Hip to be gable…

How to keep dry as the roof is removed!

The roof is taking shape! How to complacently redesign the roof without it raining in your living room? This is often done with a temporary scaffold roof built to cover the exiting roof however this can be avoided if; construction time is truncated, as much roof is retained as possible during construction and the builder can be flexible making the most of weather windows. In this instance there wasn’t such an issue with keeping the rain out as the whole house is being renovated, however getting internal structure wet required this to thoroughly dry before dry lining is installed. If water ingress is excessive then this can impact on the existing timber floorboards and joist with swelling leading to potential issues.

As you can see in the above photos the existing roof hip was retained as the new gable end was constructed. Only when the new roof was boarded and almost water tight was this hip removed. With the integration of the gable end and dormer window this maximises the internal space, simplifies construction and minimises the opportunity for weak points for future water ingress.

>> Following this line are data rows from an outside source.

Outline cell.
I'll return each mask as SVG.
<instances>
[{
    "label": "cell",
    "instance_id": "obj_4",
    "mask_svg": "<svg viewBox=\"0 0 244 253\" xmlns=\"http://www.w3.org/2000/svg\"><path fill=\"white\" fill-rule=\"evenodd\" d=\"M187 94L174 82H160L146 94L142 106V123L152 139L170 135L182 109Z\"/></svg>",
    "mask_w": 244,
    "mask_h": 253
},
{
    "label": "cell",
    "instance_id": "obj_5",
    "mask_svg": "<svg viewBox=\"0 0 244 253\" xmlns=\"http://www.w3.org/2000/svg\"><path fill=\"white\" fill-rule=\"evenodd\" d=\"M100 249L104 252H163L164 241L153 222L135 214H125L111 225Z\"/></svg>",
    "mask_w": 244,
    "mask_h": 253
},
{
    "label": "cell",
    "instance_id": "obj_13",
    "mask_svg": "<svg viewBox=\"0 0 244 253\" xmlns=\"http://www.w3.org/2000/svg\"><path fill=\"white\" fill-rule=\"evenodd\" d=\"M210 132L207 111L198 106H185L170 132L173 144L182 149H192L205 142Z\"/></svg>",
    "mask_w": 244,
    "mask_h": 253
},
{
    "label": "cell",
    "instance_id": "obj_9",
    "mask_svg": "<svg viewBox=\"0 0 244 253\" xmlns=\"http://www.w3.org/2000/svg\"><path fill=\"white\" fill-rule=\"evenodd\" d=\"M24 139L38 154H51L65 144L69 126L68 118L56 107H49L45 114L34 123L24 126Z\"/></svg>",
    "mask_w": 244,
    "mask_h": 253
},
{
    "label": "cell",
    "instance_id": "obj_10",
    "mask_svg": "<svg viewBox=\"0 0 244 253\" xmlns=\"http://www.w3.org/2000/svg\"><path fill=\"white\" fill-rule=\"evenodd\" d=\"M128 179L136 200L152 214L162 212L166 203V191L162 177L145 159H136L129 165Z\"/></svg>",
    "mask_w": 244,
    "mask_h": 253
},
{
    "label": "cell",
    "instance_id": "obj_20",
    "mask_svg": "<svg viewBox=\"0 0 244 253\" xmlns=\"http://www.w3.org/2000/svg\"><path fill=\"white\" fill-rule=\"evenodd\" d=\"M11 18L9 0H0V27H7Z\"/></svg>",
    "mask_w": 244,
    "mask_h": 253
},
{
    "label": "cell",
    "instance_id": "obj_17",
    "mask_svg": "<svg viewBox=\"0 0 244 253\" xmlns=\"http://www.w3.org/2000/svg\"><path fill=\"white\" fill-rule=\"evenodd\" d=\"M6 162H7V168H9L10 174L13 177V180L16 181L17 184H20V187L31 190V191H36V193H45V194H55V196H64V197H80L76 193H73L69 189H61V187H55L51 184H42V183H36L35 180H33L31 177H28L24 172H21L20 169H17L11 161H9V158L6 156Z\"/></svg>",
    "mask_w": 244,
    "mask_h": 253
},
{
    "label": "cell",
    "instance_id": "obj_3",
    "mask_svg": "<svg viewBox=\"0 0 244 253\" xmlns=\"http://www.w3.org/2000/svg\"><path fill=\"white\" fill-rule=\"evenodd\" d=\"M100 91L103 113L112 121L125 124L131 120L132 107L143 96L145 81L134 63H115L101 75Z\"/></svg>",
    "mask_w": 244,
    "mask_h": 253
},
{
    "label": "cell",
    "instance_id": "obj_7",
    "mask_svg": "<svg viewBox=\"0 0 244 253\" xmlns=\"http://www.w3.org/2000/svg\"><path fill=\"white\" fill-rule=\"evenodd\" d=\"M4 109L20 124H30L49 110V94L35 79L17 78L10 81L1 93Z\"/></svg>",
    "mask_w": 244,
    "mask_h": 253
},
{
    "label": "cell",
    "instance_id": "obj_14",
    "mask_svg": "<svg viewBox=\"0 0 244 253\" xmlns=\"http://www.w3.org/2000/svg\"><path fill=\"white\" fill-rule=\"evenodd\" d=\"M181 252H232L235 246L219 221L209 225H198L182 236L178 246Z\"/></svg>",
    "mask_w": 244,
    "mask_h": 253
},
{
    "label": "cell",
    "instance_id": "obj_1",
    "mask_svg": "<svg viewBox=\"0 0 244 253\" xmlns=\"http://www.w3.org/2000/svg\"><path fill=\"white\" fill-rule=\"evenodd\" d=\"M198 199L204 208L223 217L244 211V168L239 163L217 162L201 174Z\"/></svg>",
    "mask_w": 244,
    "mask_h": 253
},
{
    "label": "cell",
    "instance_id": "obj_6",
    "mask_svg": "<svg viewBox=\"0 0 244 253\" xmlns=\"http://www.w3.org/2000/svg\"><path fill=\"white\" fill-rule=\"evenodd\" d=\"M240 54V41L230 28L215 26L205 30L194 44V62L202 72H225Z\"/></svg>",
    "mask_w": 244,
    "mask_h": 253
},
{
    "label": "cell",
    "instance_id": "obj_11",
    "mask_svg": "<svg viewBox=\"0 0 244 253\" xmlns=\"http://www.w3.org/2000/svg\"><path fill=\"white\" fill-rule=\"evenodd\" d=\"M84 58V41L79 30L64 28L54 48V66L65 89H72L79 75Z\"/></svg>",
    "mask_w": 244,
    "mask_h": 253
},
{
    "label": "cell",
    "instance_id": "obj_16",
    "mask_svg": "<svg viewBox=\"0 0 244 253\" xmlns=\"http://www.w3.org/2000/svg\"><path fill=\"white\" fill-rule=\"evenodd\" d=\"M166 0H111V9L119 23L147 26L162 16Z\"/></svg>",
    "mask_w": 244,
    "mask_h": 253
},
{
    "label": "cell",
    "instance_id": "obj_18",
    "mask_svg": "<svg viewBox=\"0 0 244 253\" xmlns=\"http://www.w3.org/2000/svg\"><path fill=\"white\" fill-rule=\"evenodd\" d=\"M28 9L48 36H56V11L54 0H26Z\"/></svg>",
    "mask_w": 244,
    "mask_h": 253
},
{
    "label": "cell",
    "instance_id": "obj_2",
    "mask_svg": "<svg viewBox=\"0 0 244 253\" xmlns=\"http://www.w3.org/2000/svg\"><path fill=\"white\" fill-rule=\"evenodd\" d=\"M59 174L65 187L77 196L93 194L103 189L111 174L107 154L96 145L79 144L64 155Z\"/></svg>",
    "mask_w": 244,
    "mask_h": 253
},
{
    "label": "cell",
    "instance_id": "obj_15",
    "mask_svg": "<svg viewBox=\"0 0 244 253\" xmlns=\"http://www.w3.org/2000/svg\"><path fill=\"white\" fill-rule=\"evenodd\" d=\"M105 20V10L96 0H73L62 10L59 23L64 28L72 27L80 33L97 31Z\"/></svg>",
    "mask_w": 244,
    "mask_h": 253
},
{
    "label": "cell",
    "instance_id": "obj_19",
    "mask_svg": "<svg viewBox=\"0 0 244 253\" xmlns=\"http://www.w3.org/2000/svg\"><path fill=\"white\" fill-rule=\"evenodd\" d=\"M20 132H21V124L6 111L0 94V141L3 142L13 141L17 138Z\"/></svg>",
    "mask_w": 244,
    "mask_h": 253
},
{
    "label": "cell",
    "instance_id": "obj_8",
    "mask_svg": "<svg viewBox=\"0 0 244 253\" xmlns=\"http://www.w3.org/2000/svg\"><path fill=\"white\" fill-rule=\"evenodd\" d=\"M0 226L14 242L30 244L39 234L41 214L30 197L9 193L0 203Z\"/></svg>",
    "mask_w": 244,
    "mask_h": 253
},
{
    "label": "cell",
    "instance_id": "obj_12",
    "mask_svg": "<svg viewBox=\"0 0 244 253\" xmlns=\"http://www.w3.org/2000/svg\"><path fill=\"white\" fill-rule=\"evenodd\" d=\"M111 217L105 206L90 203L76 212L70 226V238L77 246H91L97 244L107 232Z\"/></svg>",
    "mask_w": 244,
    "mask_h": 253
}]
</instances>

Work continues on the ground floor with the internal walls demolished to open up the space. The design has been developed to minimise corridors within a narrow but deep plan property. This is typical of terrace and semidetached properties where the accommodation on ground floor comprised ether rooms leading to rooms or narrow, dark, internal corridors providing access to the living room dinning room and kitchen. This scheme aims to remove these corridors and integrate them into the rooms maximising the usable space.